I liked Kahaani. The story was nice, the script was crisp, and
However, seldom have everything - the performances, the story, the script and the entire execution - taken a backseat. They had to. With Kolkata as one of the competitors, the contest was a no-brainer from the very first scene.
Kahaani is about Kolkata. More importantly, it's about Kolkata the way I have known it to be. No false overglamorous depiction of my city, no. For example, a significant part of the story revolves around - not The Oberoi Grand - not even Hotel Rutt-Deen, but Monalisa Guest House.
M o n a l i s a G u e s t H o u s e.
Did the director actually know about a kid in shorts, cuddled up in a window seat on a 221 or a 47A or a Golf Green-BBD Bag, looking out of the window to catch a glimpse the ubiquitous guest house every time he passed it?
"Ma, what is a guest house?"
"When people come from outside Kolkata and they don't know anyone to stay with, they stay in hotels and guest houses."
And then, Maharani. Possibly the most popular food joint in 700029, the pin code I associate the best years of my life with. One of those places whose food you can actually taste if you concentrate for a while, even if you're maybe a thousand miles away.
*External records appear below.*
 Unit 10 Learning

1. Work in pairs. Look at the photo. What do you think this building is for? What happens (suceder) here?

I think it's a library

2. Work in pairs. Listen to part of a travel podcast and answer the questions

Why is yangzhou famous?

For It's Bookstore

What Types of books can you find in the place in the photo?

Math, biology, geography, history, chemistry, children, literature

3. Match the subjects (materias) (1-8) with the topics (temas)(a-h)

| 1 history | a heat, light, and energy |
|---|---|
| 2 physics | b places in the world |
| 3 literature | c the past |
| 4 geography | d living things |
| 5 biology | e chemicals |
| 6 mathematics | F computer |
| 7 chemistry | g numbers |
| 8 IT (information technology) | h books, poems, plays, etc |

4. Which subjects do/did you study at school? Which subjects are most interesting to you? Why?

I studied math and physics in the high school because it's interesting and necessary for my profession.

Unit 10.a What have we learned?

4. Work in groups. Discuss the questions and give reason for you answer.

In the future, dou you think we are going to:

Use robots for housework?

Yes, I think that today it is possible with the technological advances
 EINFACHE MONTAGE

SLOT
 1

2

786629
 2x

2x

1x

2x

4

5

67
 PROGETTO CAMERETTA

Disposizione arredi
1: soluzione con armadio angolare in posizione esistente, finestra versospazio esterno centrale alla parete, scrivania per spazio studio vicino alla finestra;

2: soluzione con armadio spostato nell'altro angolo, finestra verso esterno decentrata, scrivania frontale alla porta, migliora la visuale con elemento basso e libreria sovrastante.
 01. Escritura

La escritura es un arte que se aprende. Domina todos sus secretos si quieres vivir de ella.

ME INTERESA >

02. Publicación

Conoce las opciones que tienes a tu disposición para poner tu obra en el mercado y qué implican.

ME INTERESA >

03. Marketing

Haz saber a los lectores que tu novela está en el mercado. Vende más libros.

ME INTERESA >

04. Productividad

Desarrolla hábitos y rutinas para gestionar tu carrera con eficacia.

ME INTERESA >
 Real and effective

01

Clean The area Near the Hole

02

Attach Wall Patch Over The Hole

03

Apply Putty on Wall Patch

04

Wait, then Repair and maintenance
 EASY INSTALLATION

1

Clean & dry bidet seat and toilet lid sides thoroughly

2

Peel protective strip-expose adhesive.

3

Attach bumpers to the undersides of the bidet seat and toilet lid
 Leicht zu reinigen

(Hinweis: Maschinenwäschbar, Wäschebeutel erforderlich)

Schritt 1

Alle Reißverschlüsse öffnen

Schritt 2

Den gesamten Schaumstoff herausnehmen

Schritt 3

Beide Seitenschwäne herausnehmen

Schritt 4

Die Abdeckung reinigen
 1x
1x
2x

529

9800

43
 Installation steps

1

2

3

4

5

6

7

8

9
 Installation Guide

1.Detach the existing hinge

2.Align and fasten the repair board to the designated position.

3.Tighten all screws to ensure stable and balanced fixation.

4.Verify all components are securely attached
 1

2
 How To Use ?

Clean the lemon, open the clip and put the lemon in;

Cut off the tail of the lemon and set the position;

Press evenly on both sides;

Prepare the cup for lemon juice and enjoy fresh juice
And then, Mocambo. Not Peter Cat. Not Bar-B-Q. Not even Olypub. But Mocambo. My Mocambo. The best Park Street restaurant that ever was. Of Mulligatawny soups and Chateaubriand steaks; of hideous red sofas in a 3-1 layout and a bizarrely ancient decor; of memories worth, well, no idea.
This is my Kolkata. Not the Kolkata usually depicted in movies - of lofty skyscrapers, suave workplaces and expensive hotels; or of the most dizzying depths of misery and poverty, aimed at portraying a disturbing image of my city to the world.
This is Kolkata as seen by Kolkatans. The average, middle-class, graduate Kolkatan. One that rides metro rails or the occasional taxi; one that goes to the Pujo at Triangular Park, one of the middle-level pujos in the vicinity of the giants like Ekdalia Evergreen and Maddox Square; one that takes the tram as a mode of transport and still manages to seek pleasure in gazing out of the window; one who braves the Lansdowne Road traffic in public transport; one whose mother stays up for him and makes anxious calls whenever he is late from work; one who probably earns less than his counterparts in the more glamorous cities, but has still stayed back - not because of lack of opportunities, but because the city is the world to him.
Sujoy Ghosh knows Kolkata inside out. He doesn't fake it. He really does know the city. Well enough to make a Kolkatan desperate to churn out his insides and maybe let go the loudest of yells.
Thanks mate.Thanks for re-creating my childhood, adolescence and twenties on screen.